The three who died were buried before samples could be taken, and two others from the area who tested positive for bird flu have both since died; at least 10 others are suspected to have bird flu.

That the authorities were unaware of such a massive outbreak only serves to demonstrate how poorly health workers are coping with containing the disease in the sprawling archipelago.

It seems health facilities in these remote and inaccessible area are scant and public awareness of bird flu and what to do when an outbreak occurs is non-existent.

Of the 64 confirmed human deaths from bird flu around the world this year, 35 have been in Indonesia and the country has now overtaken Vietnam as the country with the most deaths since the global outbreak began in 2003.

Vietnam has not recorded a human death for more than 18 months, while Indonesia's death toll is rising steadily and appears all set to continue to do so for the time being.

Twenty nine of Indonesia's 33 provinces now have bird flu outbreaks at epidemic levels in their poultry populations and the surveillance of animal and human health sectors only exists in a fraction of the more than 420 districts around the country.

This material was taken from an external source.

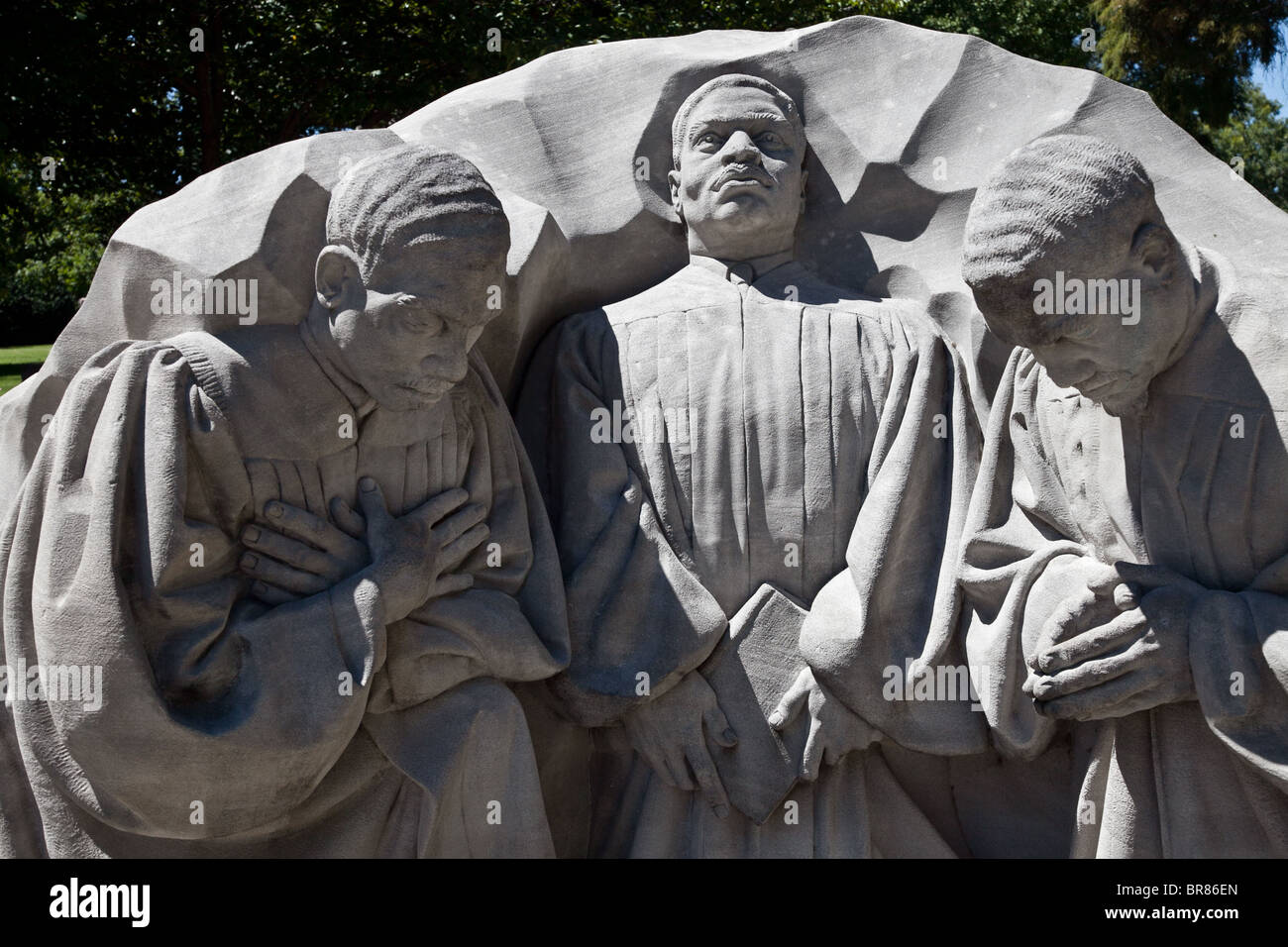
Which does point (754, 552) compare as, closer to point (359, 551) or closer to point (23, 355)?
point (359, 551)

But even with international donor funding, pushing this figure to 150 many doubt the Indonesian government's commitment to fighting the disease.

The government's proposed budget for next year has been cut by 15 per cent from this year's and many experts thought it was grossly inadequate to begin with.

Indonesia has repeatedly called on the international community to contribute more money.

The only positive sign at present is that the disease has yet to mutate into a form that could cause human-to-human transmission and thus a global pandemic.